(Quoted passage begins)

For spine, I would add Yvette Cooper. She talks about borders, extremism and the ECHR using law rather than folklore. She does not need to bellow about invasion or civilisation as though auditioning for GBN. She simply reads the brief, understands it and argues from reality. It is astonishing how rare that has become.
To fix the social fabric, I would slip in some of Andy Burnham’s systems thinking. He sees that housing, buses, early years support and rough sleeping are not separate ministry fiefdoms but one interlocking network. Rebuild the basics and half the country’s problems soften. It is not radical. It is simply competent.
For communication, a dash of Blair before the halo began to glow. He could explain a policy in a way that did not insult the audience. Not the foreign policy legacy, just the clarity. Britain has spent so long listening to Conservative ministers describing fantasies as fact that it has forgotten what coherent speech sounds like. But, again, not an MP.
Once more, not an MP, but a teaspoon of Rory Stewart’s curiosity would be helpful too. Not the misty eyed One Nation nostalgia, but the willingness to read beyond the headline and accept that the world is complicated. It is a quality utterly absent from the Farageist echo chamber, where simplicity is mistaken for truth.
And running beneath it all, a quiet, pragmatic European instinct. No flags. No grandstanding. Just a slow re alignment with the single market and the regulatory architecture that underpins our prosperity. Not because it is ideological, but because it is mathematically required.
Put these parts together and you get a leader who actually understands reality. Someone who sees public office as a responsibility, not a performance. Someone who can count, listen, plan and remain calm when the world goes sideways. Someone who does not confuse volume with leadership or treat complex problems as if they can be shouted into submission.
But here is the rub. No one alive in Parliament today possesses the full set.
Starmer comes closest, which tells you everything about the state of our politics. He is safe, serious and largely competent, but missing entire limbs of the ideal design. He can steer the ship, but he will not rebuild it mid storm. Still, compared to the alternatives, he is the only adult left in the room.
Everyone else either lacks the range, the intellect or the basic connection to reality.
So the ideal Prime Minister remains an engineering project. The real one, for now, is the least risky operator available. Given the wreckage of the past decade and a half, that will have to do.

(Quoted passage ends)

Exercise prompt:
Answer these questions from the passage on the ideal Prime Minister:
(a) For which quality is Yvette Cooper added?
(b) Which four areas does Andy Burnham see as one interlocking network?
(c) Who is said to come closest to possessing the full set?

(The data begins)

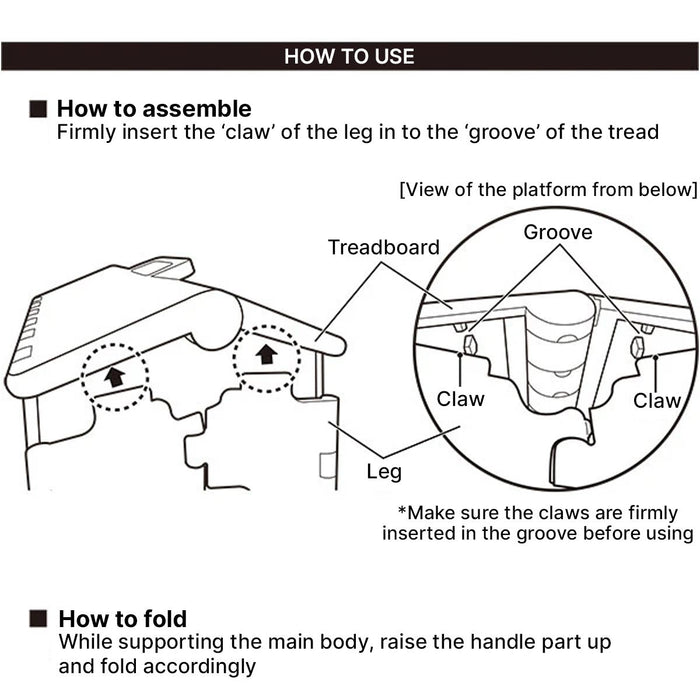 HOW TO USE

■ How to assemble
Firmly insert the 'claw' of the leg in to the 'groove' of the tread

[View of the platform from below]

Treadboard

Groove

Claw

Claw

Leg

*Make sure the claws are firmly inserted in the groove before using

■ How to fold
While supporting the main body, raise the handle part up and fold accordingly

(The data ends)

Expected output:
(a) Spine.
(b) Housing, buses, early years support and rough sleeping.
(c) Starmer.